Saturday 10 March 2018

What I call anxiety

Anxiety. I am choosing to write about anxiety because I think it is something worth talking about. Not just because it has become fashionable to imagine yourself fighting demons in your head on a daily or hourly basis, but simply because more people should come out and talk about it. Anxiety is probably the synonym for dark. A place where one feels like one has hit rock bottom. Rock bottom in such a pitying way that the culmination of everything till now, appears to be shadow of disbelief. Everything, all the achievements, all friendships, all joys come a screeching halt. And all that is left is void. I am talking about that kind of anxiety.

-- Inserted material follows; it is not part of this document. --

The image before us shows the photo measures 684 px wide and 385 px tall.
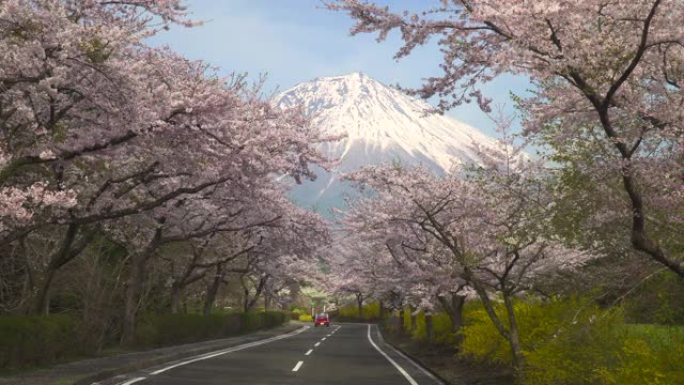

I am talking of that kind of anxiety where all you feel somedays is just a trance. A trance of irrationality. When standing at the edge of a train track, you suddenly feel, what if? Where days and nights are somehow interwoven like threads in a rustic shawl on a weaver’s loom. You pull one string tighter and something else ruptures, spoiling the pattern at the other end. When you are a tightly wound knot of ecstasy and despair, of nightmares and epiphanies. I am talking of soiled dreams and incoherent realities. I am talking of nights where you run from pillar to post looking for solace in absolute strangers. Looking for an answer to questions they wouldn’t dare ask. Anxiety. I am talking about the static in your head. I am talking about the disease that is constantly eating at your innards and chewing at your heart. I am talking of the torment in your soul. The anger in your eyes. The hate in your voice. How can they say it’s all in your head? When all you have there is noise.
Anxiety and Lucidity. As alternates to an ever spinning coin. I am talking of that kind of anxiety where friends are brief spells of light. And then it’s gone. And then they are gone. I am talking of that kind anxiety where you tightly cling to your friends, trusting their presence as the only proof of reality. I am talking of days of asking them the same questions and they, telling you the same answers. With infinite patience. I am talking of your anxiety and their lucidity. I am talking of your toxic broth of shadows and spells and their balms of laughter and irrelevance. Spinning and spinning. Till you relegate the noise to the back of your mind. The mind spilling with peels of rotten sense of love. Rotten sense of self. The self that once was and now isn’t anywhere.
They say that you have to fight your own demons. It is you who matters. Nothing else and no one else. But here I am talking of that anxiety that wakes up by your side in the morning and goes to sleep with you at night. I am talking of those brief moments of hallucination, when in the midst of a clutter of emails, distraught meetings and multiple tabs on the laptop, your world suddenly stops, pauses, inhales, and then you draw a blank. A blank where you’re choking in broad daylight. When the only thing you can do is not grab the chair and cry out aloud. In the middle of a busy office. You exhale. Tell yourself, you’re fine. You got this. Blink a dozen times. Blink the floodgates, shut it to submission. One feet in front of another. One day at a time.
Anxiety is when you wake up after months of stupor, look yourself in the mirror and see a stranger staring back. With bags under your eyes, matted hair, an electrified brain and still feel a lingering set of eyes looking into yours trying to see if you would flinch. Flinch and break the moment. And you do. You break the spell, feeling the hurt and hating yourself for feeling it with that much passion. Anxiety is when your love, your hate, your lust, your passion, your sanity and your hurt get intermingled, fused into one big mass of indistinguishable ache lodged in your heart, snowballing into the pit that they call rock bottom. Falling, spiraling, drowning, sinking lower and lower, inch by inch, blow by blow. That is what I call anxiety.